*SET EXERCISE*: Reproduce every one of the following items word for word, keeping each line, number, and mark of punctuation unchanged.

*INPUT*:
━━━━━━━━

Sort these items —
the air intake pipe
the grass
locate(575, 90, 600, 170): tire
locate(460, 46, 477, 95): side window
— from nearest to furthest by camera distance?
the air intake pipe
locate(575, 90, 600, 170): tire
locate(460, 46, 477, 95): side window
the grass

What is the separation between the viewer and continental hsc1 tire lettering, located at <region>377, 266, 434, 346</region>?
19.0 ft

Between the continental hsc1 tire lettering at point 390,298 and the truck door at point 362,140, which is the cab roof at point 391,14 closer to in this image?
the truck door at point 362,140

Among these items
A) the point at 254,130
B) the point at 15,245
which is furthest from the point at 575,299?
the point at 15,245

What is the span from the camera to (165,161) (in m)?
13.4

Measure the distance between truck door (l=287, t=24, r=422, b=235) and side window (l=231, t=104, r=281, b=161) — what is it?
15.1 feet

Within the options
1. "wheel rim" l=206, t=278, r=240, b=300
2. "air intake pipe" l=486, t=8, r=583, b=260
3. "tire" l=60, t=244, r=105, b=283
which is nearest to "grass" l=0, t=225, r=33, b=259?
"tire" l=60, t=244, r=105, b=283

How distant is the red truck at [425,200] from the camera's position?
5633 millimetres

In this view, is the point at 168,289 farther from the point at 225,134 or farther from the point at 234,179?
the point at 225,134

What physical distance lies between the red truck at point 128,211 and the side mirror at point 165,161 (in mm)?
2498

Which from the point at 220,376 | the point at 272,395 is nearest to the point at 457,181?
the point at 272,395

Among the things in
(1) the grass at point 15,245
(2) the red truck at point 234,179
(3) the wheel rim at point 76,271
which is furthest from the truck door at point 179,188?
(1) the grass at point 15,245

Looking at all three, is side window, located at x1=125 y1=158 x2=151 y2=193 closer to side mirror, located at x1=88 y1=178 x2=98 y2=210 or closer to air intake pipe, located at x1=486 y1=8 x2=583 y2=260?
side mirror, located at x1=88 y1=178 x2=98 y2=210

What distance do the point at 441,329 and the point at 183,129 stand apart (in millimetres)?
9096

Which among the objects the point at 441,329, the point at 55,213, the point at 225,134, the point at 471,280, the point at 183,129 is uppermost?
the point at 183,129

━━━━━━━━

*SOLUTION TO THIS TASK*:
Sort these items —
the air intake pipe
the grass
locate(575, 90, 600, 170): tire
locate(460, 46, 477, 95): side window
— from nearest to furthest by camera distance?
the air intake pipe
locate(575, 90, 600, 170): tire
locate(460, 46, 477, 95): side window
the grass

What is the separation between the viewer and continental hsc1 tire lettering, located at <region>377, 266, 434, 346</region>?
19.0 ft

Between the continental hsc1 tire lettering at point 390,298 and the truck door at point 362,140, which is the cab roof at point 391,14 closer to in this image?
the truck door at point 362,140

Among these items
A) the point at 254,130
B) the point at 15,245
which is furthest from the point at 575,299?
the point at 15,245

What is the span from the camera to (165,161) (in m)?
13.4

Measure the distance between truck door (l=287, t=24, r=422, b=235) and side window (l=231, t=104, r=281, b=161) — what is it?
15.1 feet

Within the options
1. "wheel rim" l=206, t=278, r=240, b=300
2. "air intake pipe" l=486, t=8, r=583, b=260
3. "tire" l=60, t=244, r=105, b=283
which is nearest to "grass" l=0, t=225, r=33, b=259?
"tire" l=60, t=244, r=105, b=283

How distant is the red truck at [425,200] from the camera's position?
5633 millimetres

In this view, is the point at 168,289 farther from the point at 225,134 or farther from the point at 234,179?
the point at 225,134

What physical distance lies between the red truck at point 128,211 and the side mirror at point 165,161 (in mm)?
2498

Which from the point at 220,376 | the point at 272,395 is nearest to the point at 457,181?
the point at 272,395

Among the things in
(1) the grass at point 15,245
(2) the red truck at point 234,179
(3) the wheel rim at point 76,271
which is furthest from the truck door at point 179,188?
(1) the grass at point 15,245

Looking at all three, is side window, located at x1=125 y1=158 x2=151 y2=193 closer to side mirror, located at x1=88 y1=178 x2=98 y2=210 or closer to air intake pipe, located at x1=486 y1=8 x2=583 y2=260?
side mirror, located at x1=88 y1=178 x2=98 y2=210

What distance do the point at 441,329 and the point at 183,129 stand apart (in millimetres)?
9096

Which among the objects the point at 441,329, the point at 55,213, the point at 225,134, the point at 471,280, the point at 183,129 is uppermost?
the point at 183,129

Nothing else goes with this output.